Everyone chuckled a little. Some of the obvious discomfort eased a little.

“So, does it… feel good?”

“Yeah. I mean, it doesn’t reach the level of arousal or anything, or not for me at least. But it feels good. Sorta like when someone scratches your head, or when you take your watch off and the skin is all soft and touching it feels cool.”

An uncomfortable silence settled, and someone stood up and announced they were going to get a beer. Two others followed. The hostess wondered if she’d committed some faux pas by explicitly saying that the bidet felt good. Yes, obviously I did. People do not typically express pleasure over spraying their buttholes with cold water in decent company. 

Time passed, and the conversation on anus-cleansing practices gave way to more respectable topics like Supreme Court decisions and new additions to Netflix. The party was starting to wane, empty beer bottles on every surface, the pile of coats getting smaller and smaller. She walked toward the kitchen to start sorting bottles and then she heard it—the unmistakable sound of the bidet. Someone had given it a go. She smirked, and averted her gaze when the user left the bathroom. She was strangely embarrassed that she knew someone had just used it, even though she wasn’t terribly embarrassed to own it.

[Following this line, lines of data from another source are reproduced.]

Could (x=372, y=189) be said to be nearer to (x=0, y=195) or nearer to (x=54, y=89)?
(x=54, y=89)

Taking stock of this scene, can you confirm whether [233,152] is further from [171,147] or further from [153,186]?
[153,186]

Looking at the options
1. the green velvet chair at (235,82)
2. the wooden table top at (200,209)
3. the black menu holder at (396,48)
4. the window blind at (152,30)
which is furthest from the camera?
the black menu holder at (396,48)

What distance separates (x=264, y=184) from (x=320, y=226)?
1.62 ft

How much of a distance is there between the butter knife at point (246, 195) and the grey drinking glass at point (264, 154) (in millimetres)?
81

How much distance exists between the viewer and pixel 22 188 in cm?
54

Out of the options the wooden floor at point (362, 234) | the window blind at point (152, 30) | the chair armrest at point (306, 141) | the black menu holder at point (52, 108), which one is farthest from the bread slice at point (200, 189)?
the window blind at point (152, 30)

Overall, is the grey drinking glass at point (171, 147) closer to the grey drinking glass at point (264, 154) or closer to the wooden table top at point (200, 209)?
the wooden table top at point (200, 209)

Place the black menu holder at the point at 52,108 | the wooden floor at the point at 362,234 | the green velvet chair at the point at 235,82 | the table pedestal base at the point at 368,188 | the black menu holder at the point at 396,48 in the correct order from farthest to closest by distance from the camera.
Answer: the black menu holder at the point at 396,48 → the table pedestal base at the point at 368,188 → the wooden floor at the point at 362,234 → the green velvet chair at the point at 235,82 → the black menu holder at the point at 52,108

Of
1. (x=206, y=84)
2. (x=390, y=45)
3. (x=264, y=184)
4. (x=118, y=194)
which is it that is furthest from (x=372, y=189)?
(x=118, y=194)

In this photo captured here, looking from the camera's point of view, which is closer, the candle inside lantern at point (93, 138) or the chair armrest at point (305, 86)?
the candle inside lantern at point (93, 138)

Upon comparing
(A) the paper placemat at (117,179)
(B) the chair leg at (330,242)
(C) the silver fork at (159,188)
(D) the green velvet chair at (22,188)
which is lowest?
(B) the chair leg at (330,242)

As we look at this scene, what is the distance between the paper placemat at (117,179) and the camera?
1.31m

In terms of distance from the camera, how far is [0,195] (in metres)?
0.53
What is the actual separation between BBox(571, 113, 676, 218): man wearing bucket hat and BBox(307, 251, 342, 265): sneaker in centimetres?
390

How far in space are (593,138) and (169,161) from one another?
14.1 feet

When the party was over, the guests gone home, she laid in bed thinking over the conversation about the curious device that performed a basic, everyday, yet unspeakable function. A device that, to her mind, was far preferable to the toilet paper tyranny that so often goes unchallenged. But she was absolutely convinced that the whole thing had made at least a few guests bidet curious. The gospel was spreading. It was only a matter of time. The bidet revolution had begun.